Reading text:
◆ ◆ ◆

New Column: Shared Parenting Bill Will Help Michigan’s Kids, Overburdened Court System
May 6th, 2008 by Glenn Sacks, MA for Fathers & Families"Michigan family law courts are facing a crisis. As Supreme Court Justice Maura Corrigan explains, two-thirds of all the cases filed in circuit courts are family law cases. At least three million of the state’s 10 million people are currently involved in cases with open family court files. Corrigan warns that this has greatly expanded Michigan’s role in its citizens’ private lives. Moreover, the huge caseload prevents courts from handling these weighty and complex duties in anything but an assembly-line manner.
"There are two main reasons for Michigan’s problem—the state’s high rate of family breakdown, and the way family courts adjudicate child custody."
My new co-authored column, Shared Parenting Bill Will Help Michigan’s Kids, Overburdened Court System (Oakland Press, 5/5/08), supports a bill to institute a shared parenting presumption. The bill will be heard by the Michigan House Judiciary Committee on May 7.
HB 4564 could help solve the family court crisis Michigan Supreme Court Justice Maura Corrigan has detailed. The Michigan National Organization for Women and the Michigan State Bar’s Family Law Section have come out in opposition to the bill.
The column, co-authored with Mike McCormick, Executive Director of the American Coalition for Fathers and Children, is below. To write a Letter to the Editor of the Oakland Press, one of Michigan's largest newspapers, click on vop@oakpress.com.
New Column: Shared Parenting Bill Will Help Michigan’s Kids, Overburdened Court System
By Mike McCormick and Glenn Sacks
Michigan family law courts are facing a crisis. As Michigan Supreme Court Justice Maura Corrigan explains, two-thirds of all the cases filed in Michigan circuit courts are family law cases. At least three million of the state’s 10 million people are currently involved in cases with open family court files. Corrigan warns that this has greatly expanded Michigan’s role in its citizens’ private lives. Moreover, the huge caseload prevents courts from handling these weighty and complex duties in anything but an assembly-line manner.
There are two main reasons for Michigan’s problem—the state’s high rate of family breakdown, and the way family courts adjudicate child custody. HB 4564, a bill which will be heard by the Michigan House Judiciary Committee on May 7, addresses the latter issue.
Under current law, judges decide custody cases based on the 12 factors delineated in Michigan’s Best Interest of the Child Test. However, the 12 factors fail to place sufficient emphasis on protecting children’s relationships with both parents. According to the Michigan Family Independence Agency, the most common parenting time schedule in Michigan allows children only 15% physical time with their noncustodial parents, usually (but not always) their fathers. Moreover, the custody decisions based on the 12 factors are often subjective and arbitrary.

◆ ◆ ◆

Extracted information:

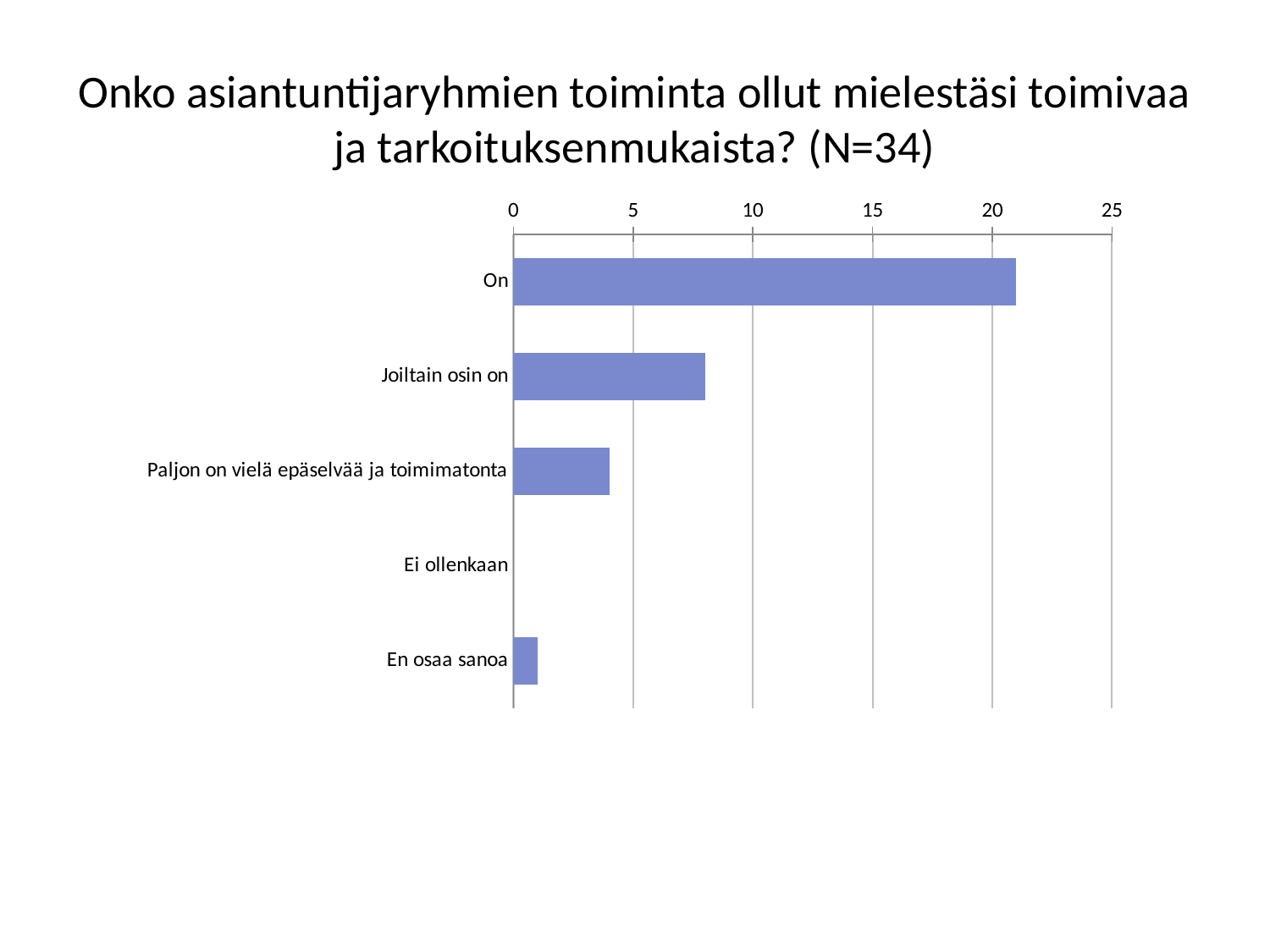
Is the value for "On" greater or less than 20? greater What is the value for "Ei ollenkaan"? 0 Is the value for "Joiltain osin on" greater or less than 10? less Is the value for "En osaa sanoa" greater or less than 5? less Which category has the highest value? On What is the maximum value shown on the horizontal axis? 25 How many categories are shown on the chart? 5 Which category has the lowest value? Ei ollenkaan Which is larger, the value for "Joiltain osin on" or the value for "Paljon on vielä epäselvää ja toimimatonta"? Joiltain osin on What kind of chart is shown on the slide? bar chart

◆ ◆ ◆

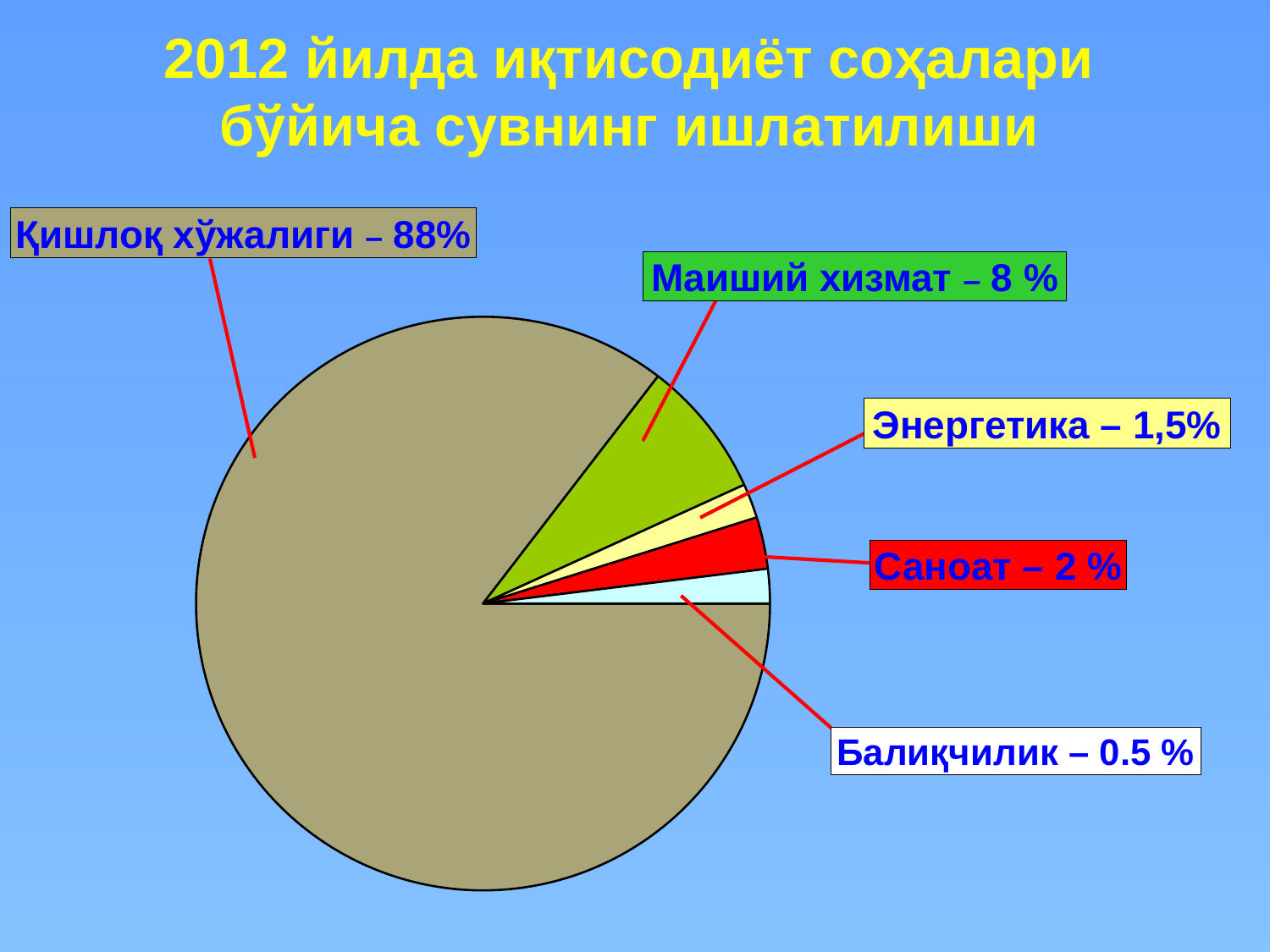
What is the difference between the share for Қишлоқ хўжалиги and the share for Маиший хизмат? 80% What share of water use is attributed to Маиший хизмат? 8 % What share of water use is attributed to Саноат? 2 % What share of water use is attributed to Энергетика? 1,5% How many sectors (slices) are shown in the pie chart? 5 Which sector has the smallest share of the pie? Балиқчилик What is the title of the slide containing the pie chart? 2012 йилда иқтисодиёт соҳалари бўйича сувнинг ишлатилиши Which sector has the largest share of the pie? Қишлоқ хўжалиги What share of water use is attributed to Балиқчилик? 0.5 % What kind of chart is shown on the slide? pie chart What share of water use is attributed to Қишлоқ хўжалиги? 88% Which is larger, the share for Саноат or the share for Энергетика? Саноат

◆ ◆ ◆

Directive 1: In the shared parenting column, rewrite the stretch from "My new co-authored" through "click on vop@oakpress.com.", swapping "column" for "op-ed".
Directive 2: According to the shared parenting column, what is wrong with the 12 factors judges now use to decide custody cases?
You won't need the data for any of this.

Written reply 1:
My new co-authored op-ed, Shared Parenting Bill Will Help Michigan’s Kids, Overburdened Court System (Oakland Press, 5/5/08), supports a bill to institute a shared parenting presumption. The bill will be heard by the Michigan House Judiciary Committee on May 7.
HB 4564 could help solve the family court crisis Michigan Supreme Court Justice Maura Corrigan has detailed. The Michigan National Organization for Women and the Michigan State Bar’s Family Law Section have come out in opposition to the bill.
The op-ed, co-authored with Mike McCormick, Executive Director of the American Coalition for Fathers and Children, is below. To write a Letter to the Editor of the Oakland Press, one of Michigan's largest newspapers, click on vop@oakpress.com.

Written reply 2: They don't put enough weight on protecting children's relationships with both parents. The custody decisions based on them are also often subjective and arbitrary.